#### Document:
Jeux de société, jeux en société


Marie José Pestel

Jeux de plateau, solitaires, jeux de société, jeux de hasard, jeux vidéo, jeux traditionnels, jeux sérieux... Il y en a pour tous, et pour tous les goûts ! En tant que production culturelle, il est le reflet d'une société. Mais il peut aussi nous permettre de développer nos qualités cérébrales.

L’histoire des jeux et celle des sociétés sont étroitement mêlées. Le jeu participe au développement de chaque personne, il favorise l’épanouissement social. En s’organisant en société, l’homme a très vite joué. Les jeux ont traversé l’histoire humaine et sont inscrits dans notre mémoire collective. Quelques-uns d’entre eux ont voyagé de continent en continent.

 

Les échecs dans la société occidentale


L’histoire des jeux est liée à la société dans laquelle ils se développent. Si celle des carrés magiques évoque la Chine, ce sont les jeux de plateaux qui ont marqué notre civilisation méditerranéenne. Le plus ancien découvert à ce jour semble être un plateau trouvé dans une tombe royale de Mésopotamie datant de plus de deux mille six cents ans, le jeu royal d’Ur. Pourquoi placé dans les tombes ? Probablement pour permettre aux défunts de passer de bons moments dans l’au-delà ! On peut le rapprocher du Senet égyptien, à la signification religieuse, ou du jeu Chiens et chacals, lui aussi peint dans une tombe en Égypte, et à tous ces jeux aux formes multiples selon les cultures qui les portent : le renard et les poules, les tigres et les chèvres, le jeu de Bagh Chal au Népal.

#### Extraits de données:
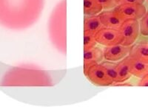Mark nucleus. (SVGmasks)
Here are the masks:
<instances>
[{"label":"nucleus","instance_id":"1","mask_svg":"<svg viewBox=\"0 0 148 109\" xmlns=\"http://www.w3.org/2000/svg\"><path fill=\"white\" fill-rule=\"evenodd\" d=\"M44 0H0V24L10 30H23L39 18Z\"/></svg>","mask_w":148,"mask_h":109},{"label":"nucleus","instance_id":"2","mask_svg":"<svg viewBox=\"0 0 148 109\" xmlns=\"http://www.w3.org/2000/svg\"><path fill=\"white\" fill-rule=\"evenodd\" d=\"M50 79L42 71L16 68L7 72L1 81L2 86H49Z\"/></svg>","mask_w":148,"mask_h":109},{"label":"nucleus","instance_id":"3","mask_svg":"<svg viewBox=\"0 0 148 109\" xmlns=\"http://www.w3.org/2000/svg\"><path fill=\"white\" fill-rule=\"evenodd\" d=\"M66 0H63L55 7L50 19V35L55 45L61 50L66 46Z\"/></svg>","mask_w":148,"mask_h":109},{"label":"nucleus","instance_id":"4","mask_svg":"<svg viewBox=\"0 0 148 109\" xmlns=\"http://www.w3.org/2000/svg\"><path fill=\"white\" fill-rule=\"evenodd\" d=\"M113 10L123 22L128 19L140 20L147 13V8L144 4L119 5Z\"/></svg>","mask_w":148,"mask_h":109},{"label":"nucleus","instance_id":"5","mask_svg":"<svg viewBox=\"0 0 148 109\" xmlns=\"http://www.w3.org/2000/svg\"><path fill=\"white\" fill-rule=\"evenodd\" d=\"M122 37V45L132 46L134 44L140 33L139 22L138 20L128 19L124 21L119 29Z\"/></svg>","mask_w":148,"mask_h":109},{"label":"nucleus","instance_id":"6","mask_svg":"<svg viewBox=\"0 0 148 109\" xmlns=\"http://www.w3.org/2000/svg\"><path fill=\"white\" fill-rule=\"evenodd\" d=\"M84 75L92 83L99 86H110L114 83L107 74L105 69L101 64H95L90 66Z\"/></svg>","mask_w":148,"mask_h":109},{"label":"nucleus","instance_id":"7","mask_svg":"<svg viewBox=\"0 0 148 109\" xmlns=\"http://www.w3.org/2000/svg\"><path fill=\"white\" fill-rule=\"evenodd\" d=\"M95 39L99 44L104 47L120 44L122 42V37L119 30L102 27L95 33Z\"/></svg>","mask_w":148,"mask_h":109},{"label":"nucleus","instance_id":"8","mask_svg":"<svg viewBox=\"0 0 148 109\" xmlns=\"http://www.w3.org/2000/svg\"><path fill=\"white\" fill-rule=\"evenodd\" d=\"M131 49V46H125L122 44L105 47L103 49L104 52V59L108 61L117 62L124 58L129 56Z\"/></svg>","mask_w":148,"mask_h":109},{"label":"nucleus","instance_id":"9","mask_svg":"<svg viewBox=\"0 0 148 109\" xmlns=\"http://www.w3.org/2000/svg\"><path fill=\"white\" fill-rule=\"evenodd\" d=\"M104 60V52L100 47H96L84 50V73L85 74L90 66L100 64Z\"/></svg>","mask_w":148,"mask_h":109},{"label":"nucleus","instance_id":"10","mask_svg":"<svg viewBox=\"0 0 148 109\" xmlns=\"http://www.w3.org/2000/svg\"><path fill=\"white\" fill-rule=\"evenodd\" d=\"M99 16L103 27L107 28L119 30L123 23L122 19L119 16L113 9L103 10L99 14Z\"/></svg>","mask_w":148,"mask_h":109},{"label":"nucleus","instance_id":"11","mask_svg":"<svg viewBox=\"0 0 148 109\" xmlns=\"http://www.w3.org/2000/svg\"><path fill=\"white\" fill-rule=\"evenodd\" d=\"M130 57L148 64V41H141L131 46Z\"/></svg>","mask_w":148,"mask_h":109},{"label":"nucleus","instance_id":"12","mask_svg":"<svg viewBox=\"0 0 148 109\" xmlns=\"http://www.w3.org/2000/svg\"><path fill=\"white\" fill-rule=\"evenodd\" d=\"M130 56L124 58L119 60V62L116 63V67L118 72V78L114 83L125 82L131 77L132 74L130 69Z\"/></svg>","mask_w":148,"mask_h":109},{"label":"nucleus","instance_id":"13","mask_svg":"<svg viewBox=\"0 0 148 109\" xmlns=\"http://www.w3.org/2000/svg\"><path fill=\"white\" fill-rule=\"evenodd\" d=\"M130 69L132 76L141 78L148 74V64L130 57Z\"/></svg>","mask_w":148,"mask_h":109},{"label":"nucleus","instance_id":"14","mask_svg":"<svg viewBox=\"0 0 148 109\" xmlns=\"http://www.w3.org/2000/svg\"><path fill=\"white\" fill-rule=\"evenodd\" d=\"M103 27L99 15L85 16L84 19V32L96 33Z\"/></svg>","mask_w":148,"mask_h":109},{"label":"nucleus","instance_id":"15","mask_svg":"<svg viewBox=\"0 0 148 109\" xmlns=\"http://www.w3.org/2000/svg\"><path fill=\"white\" fill-rule=\"evenodd\" d=\"M103 11L99 0H84V14L85 16L99 15Z\"/></svg>","mask_w":148,"mask_h":109},{"label":"nucleus","instance_id":"16","mask_svg":"<svg viewBox=\"0 0 148 109\" xmlns=\"http://www.w3.org/2000/svg\"><path fill=\"white\" fill-rule=\"evenodd\" d=\"M100 64L104 66L108 76L113 80V82H116L117 78H118V72H117V67H116V63L105 60V61H102Z\"/></svg>","mask_w":148,"mask_h":109},{"label":"nucleus","instance_id":"17","mask_svg":"<svg viewBox=\"0 0 148 109\" xmlns=\"http://www.w3.org/2000/svg\"><path fill=\"white\" fill-rule=\"evenodd\" d=\"M98 43L95 39V33L90 32H84V50L97 46Z\"/></svg>","mask_w":148,"mask_h":109},{"label":"nucleus","instance_id":"18","mask_svg":"<svg viewBox=\"0 0 148 109\" xmlns=\"http://www.w3.org/2000/svg\"><path fill=\"white\" fill-rule=\"evenodd\" d=\"M140 33L143 36H148V11L145 14L139 22Z\"/></svg>","mask_w":148,"mask_h":109},{"label":"nucleus","instance_id":"19","mask_svg":"<svg viewBox=\"0 0 148 109\" xmlns=\"http://www.w3.org/2000/svg\"><path fill=\"white\" fill-rule=\"evenodd\" d=\"M99 2L102 6L103 10H112L119 5L118 0H99Z\"/></svg>","mask_w":148,"mask_h":109},{"label":"nucleus","instance_id":"20","mask_svg":"<svg viewBox=\"0 0 148 109\" xmlns=\"http://www.w3.org/2000/svg\"><path fill=\"white\" fill-rule=\"evenodd\" d=\"M145 0H118L119 5L127 4H144Z\"/></svg>","mask_w":148,"mask_h":109},{"label":"nucleus","instance_id":"21","mask_svg":"<svg viewBox=\"0 0 148 109\" xmlns=\"http://www.w3.org/2000/svg\"><path fill=\"white\" fill-rule=\"evenodd\" d=\"M138 86H143V87H145L148 86V74H147L146 75L144 76L143 77H141V80L139 81V82L138 83Z\"/></svg>","mask_w":148,"mask_h":109},{"label":"nucleus","instance_id":"22","mask_svg":"<svg viewBox=\"0 0 148 109\" xmlns=\"http://www.w3.org/2000/svg\"><path fill=\"white\" fill-rule=\"evenodd\" d=\"M147 3H148V0H147Z\"/></svg>","mask_w":148,"mask_h":109}]
</instances>
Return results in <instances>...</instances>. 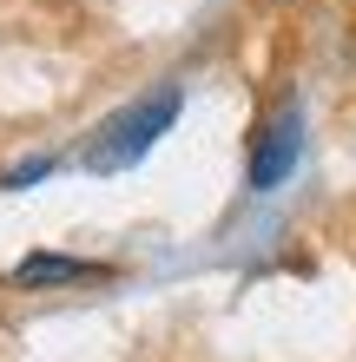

#### Énoncé du problème A:
D'après le document, quel est le plus ancien jeu de plateau découvert à ce jour ?
#### Énoncé du problème B:
Reproduisez le passage du document qui va de « Marie José Pestel » jusqu'à « nos qualités cérébrales. », ces deux passages compris.

#### Corrigé de l'exercice A:
Le jeu royal d'Ur, un plateau trouvé dans une tombe royale de Mésopotamie.

#### Corrigé de l'exercice B:
Marie José Pestel

Jeux de plateau, solitaires, jeux de société, jeux de hasard, jeux vidéo, jeux traditionnels, jeux sérieux... Il y en a pour tous, et pour tous les goûts ! En tant que production culturelle, il est le reflet d'une société. Mais il peut aussi nous permettre de développer nos qualités cérébrales.